João, logo após ter sido provocado injustamente por Francisco, sob o domínio de violenta emoção, desferiu golpes de faca contra o peito de Francisco, que faleceu em razão desse ato. Diante dessa situação hipotética, é correto afirmar que João
- A)responderá por homicídio consumado na modalidade simples.
Errada, porque a presença de provocação injusta e violenta emoção imediata afasta a ideia de homicídio simples puro, incidindo a figura privilegiada do art. 121, §1º, do CP.
- B)responderá por homicídio privilegiado.
Certa, pois João agiu logo após provocação injusta, sob domínio de violenta emoção, hipótese clássica de homicídio privilegiado previsto no art. 121, §1º, do CP.
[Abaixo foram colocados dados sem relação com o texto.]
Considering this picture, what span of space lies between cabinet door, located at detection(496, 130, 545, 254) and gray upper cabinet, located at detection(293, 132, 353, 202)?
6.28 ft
- C)responderá por homicídio consumado por motivo fútil.
Errada, porque motivo fútil é qualificadora do homicídio e não se confunde com a reação sob violenta emoção após provocação injusta.
- D)não responderá por crime, uma vez que agiu em legítima defesa.
Errada, porque legítima defesa exige agressão atual ou iminente e reação moderada, o que não foi descrito no enunciado.
- E)responderá por homicídio consumado por motivo torpe.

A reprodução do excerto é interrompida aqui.